Pressure ulcers – Australian research by Duffield (2011) using data from 80 units in 19 NSW hospitals found increased RN/CNS (Clinical Nurse Specialist) staff was associated with significantly decreased rates of pressure ulcers and increased RN/CNS staff as a proportion of nursing hours was associated with significantly decreased rates of pressure ulcers.
Pneumonia – A US meta-study by Kane (2007) reviewed data from 94 studies conducted between 1990-2006 and found that every additional patient per RN per shift was associated with a 7% increase in relative risk of hospital-acquired pneumonia.
Upper gastrointestinal bleeding – A retrospective study of three adult tertiary hospitals in Perth by Twigg (2010) utilised 236,454 patient records and 150,925 nurse staffing records and found that increased NHPPD lead to a 37% decrease in ulcer/gastritis/upper GI bleeds.
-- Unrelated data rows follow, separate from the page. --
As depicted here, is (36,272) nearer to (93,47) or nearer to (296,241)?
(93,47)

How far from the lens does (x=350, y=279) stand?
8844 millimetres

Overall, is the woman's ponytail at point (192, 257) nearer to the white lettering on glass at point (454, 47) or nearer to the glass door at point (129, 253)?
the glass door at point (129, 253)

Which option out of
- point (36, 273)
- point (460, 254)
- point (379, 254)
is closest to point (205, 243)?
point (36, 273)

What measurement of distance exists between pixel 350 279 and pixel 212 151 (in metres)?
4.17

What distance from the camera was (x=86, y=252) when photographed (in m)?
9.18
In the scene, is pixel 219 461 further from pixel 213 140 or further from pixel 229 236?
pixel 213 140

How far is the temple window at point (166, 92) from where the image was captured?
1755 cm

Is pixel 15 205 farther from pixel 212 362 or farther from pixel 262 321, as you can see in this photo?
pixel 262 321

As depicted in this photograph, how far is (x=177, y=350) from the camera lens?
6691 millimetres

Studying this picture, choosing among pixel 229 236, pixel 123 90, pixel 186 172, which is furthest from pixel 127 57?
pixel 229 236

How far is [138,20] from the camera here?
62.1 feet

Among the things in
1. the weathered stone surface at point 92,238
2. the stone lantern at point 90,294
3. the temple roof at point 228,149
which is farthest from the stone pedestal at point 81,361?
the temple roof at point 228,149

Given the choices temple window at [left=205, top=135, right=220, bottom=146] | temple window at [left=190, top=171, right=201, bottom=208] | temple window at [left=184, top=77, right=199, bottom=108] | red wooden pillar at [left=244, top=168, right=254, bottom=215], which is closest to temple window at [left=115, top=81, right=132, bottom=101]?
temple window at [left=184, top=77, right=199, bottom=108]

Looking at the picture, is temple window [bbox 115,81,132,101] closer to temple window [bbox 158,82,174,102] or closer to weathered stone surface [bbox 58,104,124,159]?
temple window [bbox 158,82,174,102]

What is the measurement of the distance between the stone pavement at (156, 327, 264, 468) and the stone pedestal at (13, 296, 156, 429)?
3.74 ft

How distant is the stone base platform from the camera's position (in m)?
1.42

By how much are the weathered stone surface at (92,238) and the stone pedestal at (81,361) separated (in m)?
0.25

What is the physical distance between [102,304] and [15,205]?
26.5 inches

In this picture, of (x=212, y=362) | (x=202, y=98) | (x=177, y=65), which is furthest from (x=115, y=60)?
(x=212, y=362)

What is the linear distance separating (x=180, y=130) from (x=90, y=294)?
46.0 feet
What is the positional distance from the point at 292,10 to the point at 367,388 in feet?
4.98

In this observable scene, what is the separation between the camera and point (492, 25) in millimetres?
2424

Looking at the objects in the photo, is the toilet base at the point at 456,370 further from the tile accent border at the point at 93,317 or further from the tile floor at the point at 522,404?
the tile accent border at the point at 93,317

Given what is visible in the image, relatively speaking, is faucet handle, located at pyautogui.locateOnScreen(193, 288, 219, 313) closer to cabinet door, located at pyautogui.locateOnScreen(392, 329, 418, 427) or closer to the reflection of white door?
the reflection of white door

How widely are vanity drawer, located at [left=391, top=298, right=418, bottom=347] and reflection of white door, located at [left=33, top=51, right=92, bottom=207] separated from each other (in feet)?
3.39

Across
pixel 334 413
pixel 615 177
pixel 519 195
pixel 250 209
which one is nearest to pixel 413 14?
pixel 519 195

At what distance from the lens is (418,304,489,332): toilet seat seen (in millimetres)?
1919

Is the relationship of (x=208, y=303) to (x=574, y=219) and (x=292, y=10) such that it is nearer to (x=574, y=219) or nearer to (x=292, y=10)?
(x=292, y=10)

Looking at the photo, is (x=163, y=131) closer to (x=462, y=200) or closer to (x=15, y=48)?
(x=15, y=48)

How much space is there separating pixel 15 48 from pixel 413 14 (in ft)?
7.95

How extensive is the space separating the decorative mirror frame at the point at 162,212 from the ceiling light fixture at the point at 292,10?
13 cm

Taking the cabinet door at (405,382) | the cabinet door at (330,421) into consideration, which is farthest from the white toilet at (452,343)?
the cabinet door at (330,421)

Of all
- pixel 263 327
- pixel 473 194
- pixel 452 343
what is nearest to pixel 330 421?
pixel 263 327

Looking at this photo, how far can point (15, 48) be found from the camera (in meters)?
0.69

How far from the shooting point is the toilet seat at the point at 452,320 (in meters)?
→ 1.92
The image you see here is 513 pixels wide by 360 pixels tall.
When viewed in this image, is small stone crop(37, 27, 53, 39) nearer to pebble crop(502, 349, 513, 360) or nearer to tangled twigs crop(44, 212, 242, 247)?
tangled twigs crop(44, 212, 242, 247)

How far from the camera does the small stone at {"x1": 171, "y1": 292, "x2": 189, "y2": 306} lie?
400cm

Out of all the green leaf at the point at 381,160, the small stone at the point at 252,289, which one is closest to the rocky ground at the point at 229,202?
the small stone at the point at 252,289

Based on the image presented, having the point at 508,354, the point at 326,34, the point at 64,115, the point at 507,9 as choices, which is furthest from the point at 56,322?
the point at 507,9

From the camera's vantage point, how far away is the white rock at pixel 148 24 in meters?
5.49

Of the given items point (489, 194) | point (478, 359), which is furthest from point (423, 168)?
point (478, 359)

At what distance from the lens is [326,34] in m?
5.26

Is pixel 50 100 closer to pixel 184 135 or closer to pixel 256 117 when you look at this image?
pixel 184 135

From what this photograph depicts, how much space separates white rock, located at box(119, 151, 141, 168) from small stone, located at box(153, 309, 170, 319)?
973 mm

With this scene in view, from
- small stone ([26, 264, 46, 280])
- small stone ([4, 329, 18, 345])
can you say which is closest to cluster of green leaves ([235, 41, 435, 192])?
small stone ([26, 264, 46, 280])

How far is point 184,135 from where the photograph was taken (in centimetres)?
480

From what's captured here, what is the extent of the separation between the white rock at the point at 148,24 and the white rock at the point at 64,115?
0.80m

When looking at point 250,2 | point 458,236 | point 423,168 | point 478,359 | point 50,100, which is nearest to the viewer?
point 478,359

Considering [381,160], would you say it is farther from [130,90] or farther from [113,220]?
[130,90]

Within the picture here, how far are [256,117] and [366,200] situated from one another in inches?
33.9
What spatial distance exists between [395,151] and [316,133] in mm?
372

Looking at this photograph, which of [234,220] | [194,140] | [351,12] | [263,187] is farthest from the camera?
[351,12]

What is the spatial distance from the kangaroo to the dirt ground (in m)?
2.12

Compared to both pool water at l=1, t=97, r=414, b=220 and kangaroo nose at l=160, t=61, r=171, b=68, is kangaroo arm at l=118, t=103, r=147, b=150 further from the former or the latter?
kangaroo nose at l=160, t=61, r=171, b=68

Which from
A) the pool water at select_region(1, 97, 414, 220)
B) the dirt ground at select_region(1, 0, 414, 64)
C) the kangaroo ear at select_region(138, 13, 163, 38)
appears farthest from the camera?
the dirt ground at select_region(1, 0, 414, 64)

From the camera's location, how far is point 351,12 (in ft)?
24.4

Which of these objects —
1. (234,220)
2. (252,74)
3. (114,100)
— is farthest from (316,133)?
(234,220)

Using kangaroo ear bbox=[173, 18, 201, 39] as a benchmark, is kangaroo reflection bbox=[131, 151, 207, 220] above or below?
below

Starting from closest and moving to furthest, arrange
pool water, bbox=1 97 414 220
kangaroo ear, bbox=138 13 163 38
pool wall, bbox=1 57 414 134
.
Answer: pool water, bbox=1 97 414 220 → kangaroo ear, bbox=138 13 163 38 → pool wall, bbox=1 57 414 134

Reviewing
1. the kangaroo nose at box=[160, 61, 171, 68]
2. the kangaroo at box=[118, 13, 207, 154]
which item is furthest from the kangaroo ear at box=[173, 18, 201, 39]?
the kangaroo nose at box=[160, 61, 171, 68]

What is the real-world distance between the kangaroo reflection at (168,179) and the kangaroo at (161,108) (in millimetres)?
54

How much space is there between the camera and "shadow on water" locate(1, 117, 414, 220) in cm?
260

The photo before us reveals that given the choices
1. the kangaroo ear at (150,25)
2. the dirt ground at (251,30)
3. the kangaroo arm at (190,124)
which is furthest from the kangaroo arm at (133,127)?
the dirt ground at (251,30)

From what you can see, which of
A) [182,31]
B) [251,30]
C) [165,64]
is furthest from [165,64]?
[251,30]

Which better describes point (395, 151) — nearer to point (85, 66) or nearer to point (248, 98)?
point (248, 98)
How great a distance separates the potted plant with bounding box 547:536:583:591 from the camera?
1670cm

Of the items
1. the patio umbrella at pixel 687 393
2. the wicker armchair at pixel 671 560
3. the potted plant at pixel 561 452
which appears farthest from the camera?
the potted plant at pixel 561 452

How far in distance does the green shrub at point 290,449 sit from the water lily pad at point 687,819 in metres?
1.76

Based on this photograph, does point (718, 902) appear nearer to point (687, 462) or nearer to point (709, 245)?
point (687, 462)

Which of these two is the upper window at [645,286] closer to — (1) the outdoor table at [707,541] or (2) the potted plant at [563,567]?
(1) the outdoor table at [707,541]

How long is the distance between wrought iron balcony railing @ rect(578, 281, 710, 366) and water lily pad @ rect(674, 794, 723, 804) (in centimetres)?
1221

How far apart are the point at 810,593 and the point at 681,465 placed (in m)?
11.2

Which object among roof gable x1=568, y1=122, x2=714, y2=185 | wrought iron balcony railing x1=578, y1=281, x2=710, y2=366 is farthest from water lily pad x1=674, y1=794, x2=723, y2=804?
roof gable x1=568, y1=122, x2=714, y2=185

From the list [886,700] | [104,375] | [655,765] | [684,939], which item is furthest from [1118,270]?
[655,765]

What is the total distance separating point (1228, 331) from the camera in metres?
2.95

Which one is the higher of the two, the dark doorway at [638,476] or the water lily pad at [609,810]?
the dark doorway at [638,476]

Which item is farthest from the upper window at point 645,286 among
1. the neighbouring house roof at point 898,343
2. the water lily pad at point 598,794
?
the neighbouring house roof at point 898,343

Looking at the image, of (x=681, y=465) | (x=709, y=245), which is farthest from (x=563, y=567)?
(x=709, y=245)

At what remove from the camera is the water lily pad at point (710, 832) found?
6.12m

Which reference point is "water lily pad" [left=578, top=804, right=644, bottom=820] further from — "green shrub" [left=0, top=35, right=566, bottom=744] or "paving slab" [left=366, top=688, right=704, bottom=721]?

Failure to rescue – An analysis of data by Aitken and colleagues (2013) from 10,184 nurses and 232,342 patients in 168 hospitals in the US found that each additional patient per nurse was associated with a 7% increase in failure to rescue in surgical patients.
Hospital mortality rates – Twigg’s Perth study also found that increased NHPPD patient day was significantly associated with a 25-26% decrease in mortality rates.